Reklama
Reklama

Kurska nie kryła oburzenia. Jedna wiadomość od TVP wyprowadziła ją z równowagi. "Milczeć"

Od kilku miesięcy w Telewizji Polskiej i Polskim Radiu trwa wielka przebudowa. Joanna Kurska, żona byłego prezesa TVP, mocno krytykuje zmiany, oskarżając nowy zarząd o brak sukcesów oraz niegospodarność. 50-latka kolejny raz nie przepuściła okazji, by wbić szpilę następcom swojego męża. Tym razem słowa były na tyle mocne, że komentarz szybko zniknął z oficjalnego profilu stacji, podobny los spotkał zresztą kilka innych wypowiedzi. Potem jednak postanowiła skomentować całą sprawę w rozmowie z jednym z portali.

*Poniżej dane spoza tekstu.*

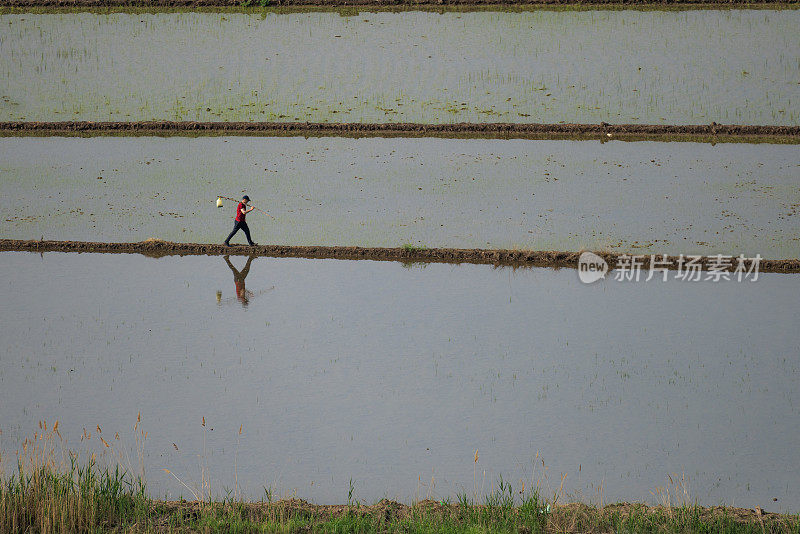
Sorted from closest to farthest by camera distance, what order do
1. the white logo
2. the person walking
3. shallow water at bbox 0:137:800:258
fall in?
1. the white logo
2. the person walking
3. shallow water at bbox 0:137:800:258

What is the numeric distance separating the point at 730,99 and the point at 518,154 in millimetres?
2966

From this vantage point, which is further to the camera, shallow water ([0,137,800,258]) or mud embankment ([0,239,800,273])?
shallow water ([0,137,800,258])

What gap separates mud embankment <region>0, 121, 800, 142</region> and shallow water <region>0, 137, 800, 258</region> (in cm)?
16

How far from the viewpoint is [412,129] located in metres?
10.4

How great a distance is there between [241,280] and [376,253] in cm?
128

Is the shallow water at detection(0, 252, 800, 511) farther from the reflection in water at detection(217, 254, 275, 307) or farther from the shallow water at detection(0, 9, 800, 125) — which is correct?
the shallow water at detection(0, 9, 800, 125)

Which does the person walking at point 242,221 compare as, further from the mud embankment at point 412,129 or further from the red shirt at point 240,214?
the mud embankment at point 412,129

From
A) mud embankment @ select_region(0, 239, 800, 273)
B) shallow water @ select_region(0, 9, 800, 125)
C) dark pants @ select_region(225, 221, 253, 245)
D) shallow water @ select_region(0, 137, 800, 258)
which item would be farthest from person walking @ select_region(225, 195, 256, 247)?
shallow water @ select_region(0, 9, 800, 125)

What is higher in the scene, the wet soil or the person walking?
the wet soil

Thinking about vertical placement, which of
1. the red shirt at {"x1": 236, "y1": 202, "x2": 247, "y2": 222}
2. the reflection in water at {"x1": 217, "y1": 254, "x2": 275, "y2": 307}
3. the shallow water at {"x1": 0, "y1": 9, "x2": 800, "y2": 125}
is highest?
the shallow water at {"x1": 0, "y1": 9, "x2": 800, "y2": 125}

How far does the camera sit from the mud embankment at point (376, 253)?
7602 mm

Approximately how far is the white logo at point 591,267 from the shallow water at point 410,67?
3.08 meters

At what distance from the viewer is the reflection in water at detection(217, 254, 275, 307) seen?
729cm

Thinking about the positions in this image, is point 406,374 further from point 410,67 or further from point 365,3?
point 365,3
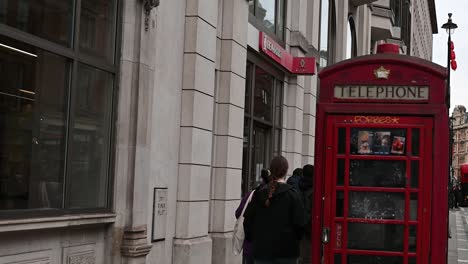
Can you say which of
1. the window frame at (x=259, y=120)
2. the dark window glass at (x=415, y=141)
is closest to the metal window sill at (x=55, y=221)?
the dark window glass at (x=415, y=141)

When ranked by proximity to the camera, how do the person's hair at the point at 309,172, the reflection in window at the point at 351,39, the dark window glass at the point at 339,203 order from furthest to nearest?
the reflection in window at the point at 351,39, the person's hair at the point at 309,172, the dark window glass at the point at 339,203

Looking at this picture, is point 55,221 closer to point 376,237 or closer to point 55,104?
point 55,104

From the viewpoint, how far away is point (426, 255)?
24.1ft

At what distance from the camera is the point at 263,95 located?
14.5m

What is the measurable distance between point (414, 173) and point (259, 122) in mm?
6931

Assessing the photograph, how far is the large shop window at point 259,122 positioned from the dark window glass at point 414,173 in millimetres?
5904

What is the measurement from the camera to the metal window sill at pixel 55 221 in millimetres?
5660

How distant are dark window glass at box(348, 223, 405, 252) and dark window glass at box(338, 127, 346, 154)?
2.90 feet

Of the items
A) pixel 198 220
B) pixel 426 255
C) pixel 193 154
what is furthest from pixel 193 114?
pixel 426 255

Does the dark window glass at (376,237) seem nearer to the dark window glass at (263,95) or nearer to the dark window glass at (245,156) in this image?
the dark window glass at (245,156)

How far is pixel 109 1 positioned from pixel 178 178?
298 cm

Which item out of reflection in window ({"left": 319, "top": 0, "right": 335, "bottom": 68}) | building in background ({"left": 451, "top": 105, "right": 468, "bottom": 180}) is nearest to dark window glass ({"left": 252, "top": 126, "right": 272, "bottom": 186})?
reflection in window ({"left": 319, "top": 0, "right": 335, "bottom": 68})

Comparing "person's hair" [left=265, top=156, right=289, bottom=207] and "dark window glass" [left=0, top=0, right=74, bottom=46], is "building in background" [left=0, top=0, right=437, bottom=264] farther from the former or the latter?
"person's hair" [left=265, top=156, right=289, bottom=207]

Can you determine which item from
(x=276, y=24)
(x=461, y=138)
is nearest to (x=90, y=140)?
(x=276, y=24)
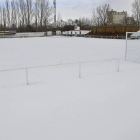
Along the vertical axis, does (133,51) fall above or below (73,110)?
above

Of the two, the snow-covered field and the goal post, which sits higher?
the goal post

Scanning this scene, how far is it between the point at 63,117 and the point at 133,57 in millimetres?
11927

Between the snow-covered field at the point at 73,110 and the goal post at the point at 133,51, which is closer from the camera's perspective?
the snow-covered field at the point at 73,110

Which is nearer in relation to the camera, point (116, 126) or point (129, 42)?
point (116, 126)

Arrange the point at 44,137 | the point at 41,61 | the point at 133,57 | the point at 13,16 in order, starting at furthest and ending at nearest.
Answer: the point at 13,16
the point at 41,61
the point at 133,57
the point at 44,137

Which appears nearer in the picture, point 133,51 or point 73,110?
point 73,110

Wraz ze zmianą zarządu w mediach publicznych na Woronicza doszło do wielkiej przebudowy, która trwa w najlepsze już od kilku miesięcy. Nowi włodarze Telewizji Polskiej starają się zmodernizować nie tylko telewizyjną Jedynkę i Dwójkę, ale także programy Polskiego Radia.

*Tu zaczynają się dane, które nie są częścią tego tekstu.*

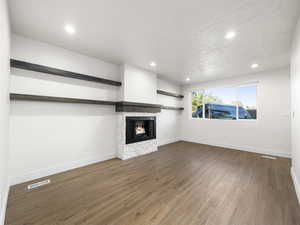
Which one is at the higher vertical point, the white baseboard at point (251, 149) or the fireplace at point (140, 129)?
the fireplace at point (140, 129)

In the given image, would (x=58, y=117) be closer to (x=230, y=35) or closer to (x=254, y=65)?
(x=230, y=35)

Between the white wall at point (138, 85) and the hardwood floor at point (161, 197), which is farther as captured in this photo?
the white wall at point (138, 85)

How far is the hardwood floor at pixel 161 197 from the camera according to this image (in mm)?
1567

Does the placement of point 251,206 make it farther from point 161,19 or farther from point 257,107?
point 257,107

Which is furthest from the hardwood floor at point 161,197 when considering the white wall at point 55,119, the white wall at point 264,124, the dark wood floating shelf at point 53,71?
the dark wood floating shelf at point 53,71

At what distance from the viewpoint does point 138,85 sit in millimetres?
3982

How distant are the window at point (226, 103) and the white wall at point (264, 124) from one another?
0.24 meters

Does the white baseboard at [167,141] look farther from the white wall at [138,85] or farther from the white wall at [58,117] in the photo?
the white wall at [58,117]

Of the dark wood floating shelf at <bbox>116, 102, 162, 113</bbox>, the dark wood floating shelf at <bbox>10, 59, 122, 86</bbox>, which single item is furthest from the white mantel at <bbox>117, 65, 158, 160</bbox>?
the dark wood floating shelf at <bbox>10, 59, 122, 86</bbox>

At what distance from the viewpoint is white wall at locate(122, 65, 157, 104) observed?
3682 mm

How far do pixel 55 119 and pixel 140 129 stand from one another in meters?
2.28

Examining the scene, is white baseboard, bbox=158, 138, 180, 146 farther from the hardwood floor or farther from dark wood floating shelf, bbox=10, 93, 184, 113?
the hardwood floor

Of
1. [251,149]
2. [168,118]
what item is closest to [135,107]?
[168,118]

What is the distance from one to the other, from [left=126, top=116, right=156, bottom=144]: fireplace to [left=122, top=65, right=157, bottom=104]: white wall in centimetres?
58
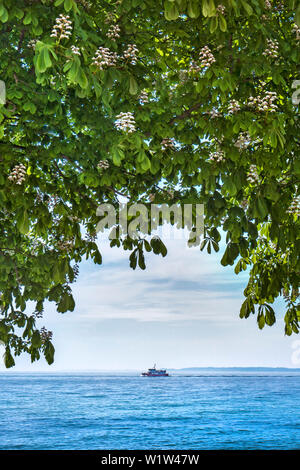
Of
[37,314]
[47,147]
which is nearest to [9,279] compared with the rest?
[37,314]

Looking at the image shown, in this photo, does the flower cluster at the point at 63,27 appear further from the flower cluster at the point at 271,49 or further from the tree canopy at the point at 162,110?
the flower cluster at the point at 271,49

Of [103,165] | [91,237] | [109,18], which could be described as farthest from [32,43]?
[91,237]

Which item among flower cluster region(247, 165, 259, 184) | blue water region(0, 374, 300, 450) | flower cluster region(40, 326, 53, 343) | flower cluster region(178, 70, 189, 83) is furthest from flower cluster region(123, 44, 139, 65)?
blue water region(0, 374, 300, 450)

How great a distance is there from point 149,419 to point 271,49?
256 feet

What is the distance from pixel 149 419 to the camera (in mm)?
79188

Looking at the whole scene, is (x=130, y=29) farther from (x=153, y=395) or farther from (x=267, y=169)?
(x=153, y=395)

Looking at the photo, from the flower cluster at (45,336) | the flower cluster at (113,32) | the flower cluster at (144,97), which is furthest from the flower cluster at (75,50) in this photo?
the flower cluster at (45,336)

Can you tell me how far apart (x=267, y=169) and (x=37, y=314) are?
6.16m

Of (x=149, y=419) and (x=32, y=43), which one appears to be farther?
(x=149, y=419)

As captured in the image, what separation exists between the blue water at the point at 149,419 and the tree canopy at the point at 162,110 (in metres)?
56.0

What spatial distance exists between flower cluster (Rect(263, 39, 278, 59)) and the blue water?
190 ft

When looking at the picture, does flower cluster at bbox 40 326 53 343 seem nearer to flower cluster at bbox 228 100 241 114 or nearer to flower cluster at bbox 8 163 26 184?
flower cluster at bbox 8 163 26 184

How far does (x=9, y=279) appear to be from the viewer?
→ 32.2 ft

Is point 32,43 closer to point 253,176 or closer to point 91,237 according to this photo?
point 253,176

Wszystko po to, by przywrócić stacji dawny blask i odzyskać zaufanie widzów.

Zmiany zaczęły się od roszad kadrowych, które skończyły się tym, że pracę straciły niemal wszystkie dotychczasowe gwiazdy odnoszące największe sukcesy za czasów prezesury Jacka Kurskiego.

Reklama

Joanna Kurska znów krytykuje Telewizję Polską

Jak się można spodziewać - to, co dzieje się obecnie na Woronicza, nie podoba się małżonce byłego szefa TVP - Joannie Kurskiej, która przez pewien czas związana była z produkcją "Pytania na śniadanie".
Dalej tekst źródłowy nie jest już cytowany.